§ **Available records**
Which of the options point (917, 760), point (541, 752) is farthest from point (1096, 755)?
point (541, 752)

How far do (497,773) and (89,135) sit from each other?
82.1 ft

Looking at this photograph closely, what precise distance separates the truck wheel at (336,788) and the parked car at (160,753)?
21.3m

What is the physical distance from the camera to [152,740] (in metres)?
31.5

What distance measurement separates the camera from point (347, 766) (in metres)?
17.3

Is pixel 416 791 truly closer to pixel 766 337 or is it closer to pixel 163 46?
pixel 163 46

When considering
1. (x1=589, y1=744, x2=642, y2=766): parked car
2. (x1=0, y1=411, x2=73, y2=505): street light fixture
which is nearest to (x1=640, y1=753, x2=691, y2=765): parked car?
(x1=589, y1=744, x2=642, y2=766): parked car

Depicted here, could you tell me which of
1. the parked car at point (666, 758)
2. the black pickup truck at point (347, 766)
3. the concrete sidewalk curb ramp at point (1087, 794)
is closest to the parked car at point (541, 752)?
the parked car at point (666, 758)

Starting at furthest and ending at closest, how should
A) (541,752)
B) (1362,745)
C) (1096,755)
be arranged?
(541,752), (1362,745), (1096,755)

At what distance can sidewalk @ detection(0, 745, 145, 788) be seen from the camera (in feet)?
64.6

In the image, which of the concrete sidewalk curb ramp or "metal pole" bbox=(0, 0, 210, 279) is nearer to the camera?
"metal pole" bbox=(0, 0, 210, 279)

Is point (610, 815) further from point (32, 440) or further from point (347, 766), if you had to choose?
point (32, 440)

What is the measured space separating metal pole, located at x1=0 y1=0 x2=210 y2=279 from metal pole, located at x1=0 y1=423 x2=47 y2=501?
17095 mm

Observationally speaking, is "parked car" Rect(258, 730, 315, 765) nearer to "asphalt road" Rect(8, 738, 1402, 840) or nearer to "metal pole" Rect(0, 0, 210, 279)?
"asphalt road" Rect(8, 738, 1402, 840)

§ **Aim**
All lines from the one containing "How far do (497,773)" through the end of the records, both ends included, are to be quoted exactly; please add nothing else.

§ **Completed task**
How far do (497,773) and (89,135) sit from each other?
82.1 ft

Looking at this photograph closely, what precise distance separates the truck wheel at (336,788) and the parked car at (160,753)?
21.3m

What is the physical distance from the camera to [152,740] (in metres)?
31.5

What distance measurement separates the camera from point (347, 766) (in metres)?
17.3

Is pixel 416 791 truly closer to pixel 766 337 or is it closer to pixel 163 46?
pixel 163 46

When considering
1. (x1=589, y1=744, x2=642, y2=766): parked car
2. (x1=0, y1=411, x2=73, y2=505): street light fixture
which is nearest to (x1=640, y1=753, x2=691, y2=765): parked car?
(x1=589, y1=744, x2=642, y2=766): parked car

Depicted here, could you tell me which of
1. the parked car at point (666, 758)
2. the black pickup truck at point (347, 766)
3. the concrete sidewalk curb ramp at point (1087, 794)
is closest to the parked car at point (541, 752)?
the parked car at point (666, 758)

Starting at furthest and ending at closest, how should
A) (541,752)
B) (1362,745)
C) (1096,755)
be arranged?
(541,752), (1362,745), (1096,755)

At what distance can sidewalk @ detection(0, 745, 145, 788) be seen from the camera (in feet)?
64.6

In the image, which of the concrete sidewalk curb ramp or "metal pole" bbox=(0, 0, 210, 279) is nearer to the camera?
"metal pole" bbox=(0, 0, 210, 279)

Is point (610, 815) further from point (32, 440) or further from point (347, 766), if you had to choose?
point (32, 440)

What is the measured space separating metal pole, located at x1=0 y1=0 x2=210 y2=279 from metal pole, located at x1=0 y1=423 x2=47 y2=501?
17095 mm

Observationally speaking, is "parked car" Rect(258, 730, 315, 765) nearer to "asphalt road" Rect(8, 738, 1402, 840) or nearer to "metal pole" Rect(0, 0, 210, 279)?
"asphalt road" Rect(8, 738, 1402, 840)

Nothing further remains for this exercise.